SL vs RL

Discussion of chess software programming and technical issues.

Moderators: hgm, Harvey Williamson, bob

Forum rules
This textbox is used to restore diagrams posted with the [d] tag before the upgrade.
Post Reply
chrisw
Posts: 1415
Joined: Tue Apr 03, 2012 2:28 pm

SL vs RL

Post by chrisw » Sun Apr 28, 2019 1:57 pm

I found my little test MCTS SL program screwing up in game play because this sort of situation...,

Black Q gives check. Check piece is en prise. King has some moves.

Policy trained SL gave the king move evasions normal probabilities, 0.25, 0.12 sort of values. But the obvious Q capture (which would be outright winning) gets a probability of 0.005 or whatever. This situation happened enough times for an investigation.....

I think it’s because SL games are sort of sensible, compcomp or human, there are virtually no positions generated where a checking queen is just en prise,so no continuation moves in any sensible game where xQ gets promoted in training. Hence xQ not favored in policy.

Result in search is that little program gives Q en prise idiotic check and is very happy because the PUCT puts the recapture so far down its list, or even not at all, that Q en prise never gets captured.

AZ is supposed to generate “weak” games to give experience in stupid situations, is that the solution? And that weak, containing outright blunder positions?

This is an extreme example, but I’m seeing variants of it all the time, based on, SL only sees sensible examples.
Another fail is SEE favored captures. Sensible games have many positions where side just moved is material ahead, but this isn’t maintained because it was just first move in a SEE sequence. Problem is that value head interprets material down but on move as equal because, well, it only got to see examples where this is true.
I think I found a way round this, but hack by hack usually leaves holes. Is RL just better? Maybe.

Rémi Coulom
Posts: 426
Joined: Mon Apr 24, 2006 6:06 pm
Contact:

Re: SL vs RL

Post by Rémi Coulom » Sun Apr 28, 2019 2:19 pm

RL has the same problem. Weak moves of early self-play games are rapidly forgotten.
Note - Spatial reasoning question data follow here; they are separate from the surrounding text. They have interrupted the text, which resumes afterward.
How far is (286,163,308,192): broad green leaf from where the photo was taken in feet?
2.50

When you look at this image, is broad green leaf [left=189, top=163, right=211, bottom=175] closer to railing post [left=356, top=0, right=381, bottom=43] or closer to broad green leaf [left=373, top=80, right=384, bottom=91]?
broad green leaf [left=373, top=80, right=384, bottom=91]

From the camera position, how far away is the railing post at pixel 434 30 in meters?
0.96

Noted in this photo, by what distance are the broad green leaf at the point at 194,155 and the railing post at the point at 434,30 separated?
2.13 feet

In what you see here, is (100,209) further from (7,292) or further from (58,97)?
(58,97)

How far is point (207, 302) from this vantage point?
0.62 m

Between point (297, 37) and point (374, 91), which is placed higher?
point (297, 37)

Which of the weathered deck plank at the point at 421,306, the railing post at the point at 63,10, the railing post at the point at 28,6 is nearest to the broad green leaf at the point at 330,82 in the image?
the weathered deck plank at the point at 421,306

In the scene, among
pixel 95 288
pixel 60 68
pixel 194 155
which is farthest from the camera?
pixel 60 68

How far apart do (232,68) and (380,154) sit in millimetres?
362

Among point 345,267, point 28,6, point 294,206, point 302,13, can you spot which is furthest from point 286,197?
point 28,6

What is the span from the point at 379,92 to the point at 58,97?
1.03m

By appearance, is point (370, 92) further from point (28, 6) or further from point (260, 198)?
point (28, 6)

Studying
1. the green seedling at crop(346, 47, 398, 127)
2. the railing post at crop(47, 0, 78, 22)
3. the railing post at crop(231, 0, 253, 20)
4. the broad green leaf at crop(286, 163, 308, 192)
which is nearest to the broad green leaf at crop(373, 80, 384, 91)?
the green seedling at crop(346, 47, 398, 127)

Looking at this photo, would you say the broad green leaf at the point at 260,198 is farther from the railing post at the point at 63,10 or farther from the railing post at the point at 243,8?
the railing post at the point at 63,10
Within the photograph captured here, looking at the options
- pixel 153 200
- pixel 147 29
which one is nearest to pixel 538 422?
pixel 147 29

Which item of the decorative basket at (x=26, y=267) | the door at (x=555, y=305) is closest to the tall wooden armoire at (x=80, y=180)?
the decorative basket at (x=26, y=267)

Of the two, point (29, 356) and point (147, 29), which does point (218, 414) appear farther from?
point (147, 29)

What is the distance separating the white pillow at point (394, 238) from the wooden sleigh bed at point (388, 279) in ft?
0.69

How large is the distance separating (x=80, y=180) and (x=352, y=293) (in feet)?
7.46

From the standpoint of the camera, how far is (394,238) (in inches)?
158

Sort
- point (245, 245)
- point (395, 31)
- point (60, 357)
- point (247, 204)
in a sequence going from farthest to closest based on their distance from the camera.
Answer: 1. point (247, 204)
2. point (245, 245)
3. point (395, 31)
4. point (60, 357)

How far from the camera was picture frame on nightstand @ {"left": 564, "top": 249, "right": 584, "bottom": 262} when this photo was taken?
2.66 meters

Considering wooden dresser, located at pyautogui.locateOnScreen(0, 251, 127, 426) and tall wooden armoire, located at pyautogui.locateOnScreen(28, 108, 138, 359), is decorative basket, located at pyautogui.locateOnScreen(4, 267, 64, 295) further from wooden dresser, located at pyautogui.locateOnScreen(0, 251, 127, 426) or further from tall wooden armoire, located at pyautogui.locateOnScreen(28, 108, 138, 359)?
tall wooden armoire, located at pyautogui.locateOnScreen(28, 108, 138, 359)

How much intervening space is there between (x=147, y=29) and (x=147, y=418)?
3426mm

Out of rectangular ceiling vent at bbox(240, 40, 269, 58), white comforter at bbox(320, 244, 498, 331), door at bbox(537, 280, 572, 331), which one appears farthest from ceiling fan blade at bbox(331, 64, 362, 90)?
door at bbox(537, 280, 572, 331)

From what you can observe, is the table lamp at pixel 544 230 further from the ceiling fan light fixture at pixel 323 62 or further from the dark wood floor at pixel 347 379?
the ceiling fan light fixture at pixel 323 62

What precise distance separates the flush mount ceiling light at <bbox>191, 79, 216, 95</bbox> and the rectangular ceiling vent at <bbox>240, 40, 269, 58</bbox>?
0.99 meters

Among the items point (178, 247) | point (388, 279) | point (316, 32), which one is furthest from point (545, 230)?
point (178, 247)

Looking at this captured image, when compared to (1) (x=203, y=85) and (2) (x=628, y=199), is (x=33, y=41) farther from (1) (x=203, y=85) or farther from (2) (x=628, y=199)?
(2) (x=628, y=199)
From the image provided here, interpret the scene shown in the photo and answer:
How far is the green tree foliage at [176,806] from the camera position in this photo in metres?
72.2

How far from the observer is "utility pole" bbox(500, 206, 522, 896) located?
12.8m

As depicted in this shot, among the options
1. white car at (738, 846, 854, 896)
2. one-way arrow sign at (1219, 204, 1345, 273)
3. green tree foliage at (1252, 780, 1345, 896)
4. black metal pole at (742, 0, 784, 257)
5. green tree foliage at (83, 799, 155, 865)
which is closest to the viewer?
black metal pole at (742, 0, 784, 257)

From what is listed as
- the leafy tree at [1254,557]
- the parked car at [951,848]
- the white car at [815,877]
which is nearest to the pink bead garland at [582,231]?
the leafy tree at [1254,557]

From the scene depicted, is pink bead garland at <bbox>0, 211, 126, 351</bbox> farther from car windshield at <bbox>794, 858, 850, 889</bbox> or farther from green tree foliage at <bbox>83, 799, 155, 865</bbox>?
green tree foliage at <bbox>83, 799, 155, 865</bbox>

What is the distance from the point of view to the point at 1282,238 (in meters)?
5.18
In Go, the alphazero method has a very severe problem with ladders. It is similar to what you describe.

A fundamental flaw of the Alpha Zero approach is that it learns only from games between strong players. When the neural network is used inside the search tree, it often has to find refutations to bad moves that would have never been played between strong players.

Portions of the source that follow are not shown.